BEGIN Excerpted passage

Question 1

Load data

# Set working directory
setwd("C:/Users/racha/OneDrive/Desktop/NTU/Experimental Design/Assignment 1")

# Load dataset
library(readxl)
squirrels <- read_excel("Assignment 1 data.xls")

1A Plot data with histograms and boxplots

# Load packages
library(ggplot2)
library(gridExtra)

# Plot histograms
hist_male <- ggplot(squirrels, aes(x = MALE)) +
  geom_histogram(bins = 15, color = "black", fill = "skyblue") +
  labs(title = "Histogram of Weight of Male Squirrels", x = "Weight / kg", y = "Frequency") +
  theme_minimal()
hist_female <- ggplot(squirrels, aes(x = FEMALE)) +
  geom_histogram(bins = 15, color = "black", fill = "pink") +
  labs(title = "Histogram of Weight of Female Squirrels", x = "Weight / kg", y = "Frequency") +
  theme_minimal()

# Combine histograms into 1 figure
grid.arrange(hist_male, hist_female, ncol = 1)

# Stacked histogram
ggplot() +
  geom_histogram(data = squirrels, aes(x = MALE, fill = "Male"),
                 color = "black", alpha = 0.6, bins = 15) +
  geom_histogram(data = squirrels, aes(x = FEMALE, fill = "Female"),
                 color = "black", alpha = 0.6, bins = 15) +
  scale_fill_manual(values = c("Male" = "skyblue", "Female" = "pink")) +
  labs(title = "Stacked Histograms of Male and Female Weights",
       x = "Weight / kg", y = "Count", fill = "Sex") +
  theme_minimal()

END Excerpted passage
BEGIN The data

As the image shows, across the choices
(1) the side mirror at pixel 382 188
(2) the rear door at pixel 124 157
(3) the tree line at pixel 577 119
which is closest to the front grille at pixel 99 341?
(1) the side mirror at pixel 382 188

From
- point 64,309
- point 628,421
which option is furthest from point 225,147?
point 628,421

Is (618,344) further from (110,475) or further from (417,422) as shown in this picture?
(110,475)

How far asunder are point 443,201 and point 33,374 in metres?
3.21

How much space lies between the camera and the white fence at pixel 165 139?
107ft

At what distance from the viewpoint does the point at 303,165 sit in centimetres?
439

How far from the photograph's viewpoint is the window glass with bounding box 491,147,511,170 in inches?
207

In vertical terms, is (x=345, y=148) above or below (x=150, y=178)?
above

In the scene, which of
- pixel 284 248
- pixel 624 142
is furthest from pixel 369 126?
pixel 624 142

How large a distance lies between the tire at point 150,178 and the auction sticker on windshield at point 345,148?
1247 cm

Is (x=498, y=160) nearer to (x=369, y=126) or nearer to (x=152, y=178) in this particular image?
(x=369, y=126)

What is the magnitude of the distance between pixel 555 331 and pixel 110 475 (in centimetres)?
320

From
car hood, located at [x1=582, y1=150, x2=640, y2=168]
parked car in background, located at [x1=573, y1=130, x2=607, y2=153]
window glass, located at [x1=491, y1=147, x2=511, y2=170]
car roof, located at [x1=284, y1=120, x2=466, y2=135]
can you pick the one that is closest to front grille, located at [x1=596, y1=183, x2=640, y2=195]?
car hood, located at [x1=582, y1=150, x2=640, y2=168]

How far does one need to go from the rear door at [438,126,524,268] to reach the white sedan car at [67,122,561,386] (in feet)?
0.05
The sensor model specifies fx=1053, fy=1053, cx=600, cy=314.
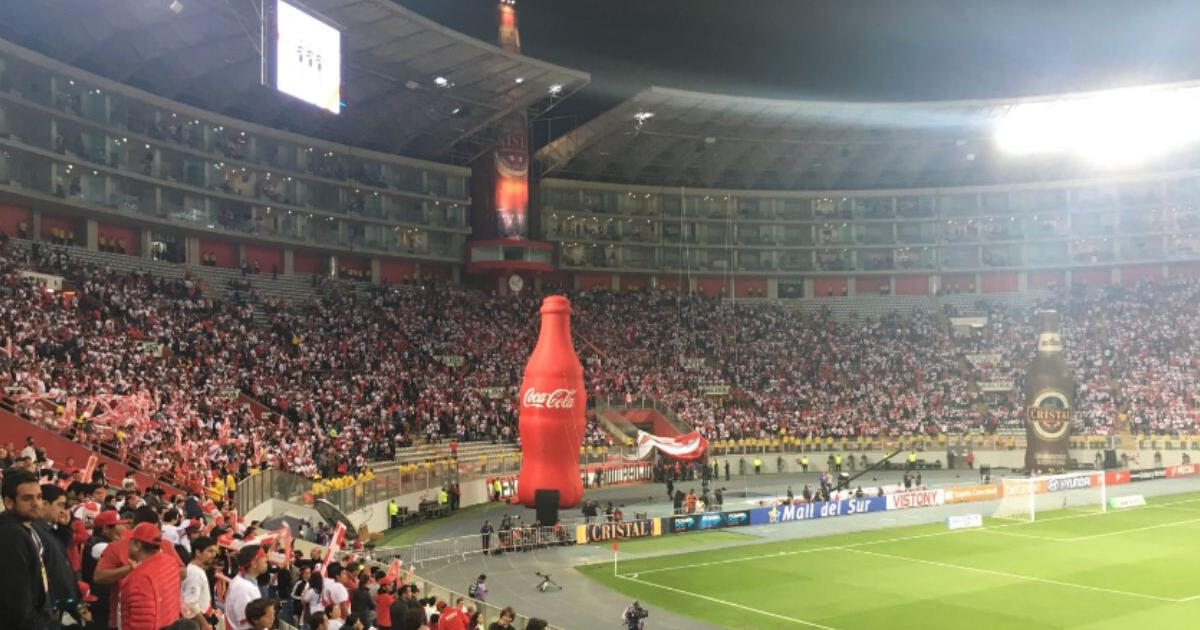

END The data

▶ [Work instruction 1] Write out part of the squirrel weight R code word for word, beginning at the words "# Set working" and stopping after "library(gridExtra)".
▶ [Work instruction 2] Write the next lines of the squirrel weight R code, starting right after its last line.

▶ [Exercise output 1]
# Set working directory
setwd("C:/Users/racha/OneDrive/Desktop/NTU/Experimental Design/Assignment 1")

# Load dataset
library(readxl)
squirrels <- read_excel("Assignment 1 data.xls")

1A Plot data with histograms and boxplots

# Load packages
library(ggplot2)
library(gridExtra)

▶ [Exercise output 2]
# Plot boxplots
ggplot() +
  geom_boxplot(aes(x = factor("Male", levels = c("Male", "Female")), y = squirrels$MALE), fill = "skyblue") +
  geom_boxplot(aes(x = factor("Female", levels = c("Male", "Female")), y = squirrels$FEMALE), fill = "pink") +
  labs(title = "Boxplot of Male and Female Squirrel Weights",
       x = "Gender", y = "Weight / kg") +
  theme_minimal()

1B Perform statistical tests

# 2-sample t-test
t.test(squirrels$MALE, squirrels$FEMALE)
## 
##  Welch Two Sample t-test
## 
## data:  squirrels$MALE and squirrels$FEMALE
## t = 2.1662, df = 85.212, p-value = 0.03309
## alternative hypothesis: true difference in means is not equal to 0
## 95 percent confidence interval:
##  0.005981917 0.139618083
## sample estimates:
## mean of x mean of y 
##    0.5908    0.5180
# Mann-Whitney test
wilcox.test(squirrels$MALE, squirrels$FEMALE)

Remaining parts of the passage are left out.